>> Start Records to use
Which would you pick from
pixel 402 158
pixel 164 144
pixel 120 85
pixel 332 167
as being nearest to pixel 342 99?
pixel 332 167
>> End Records to use
Rename "nearest" to "closest" wherever it occurs in the rows above, and leave everything else unchanged.

■ **The result**
Which would you pick from
pixel 402 158
pixel 164 144
pixel 120 85
pixel 332 167
as being closest to pixel 342 99?
pixel 332 167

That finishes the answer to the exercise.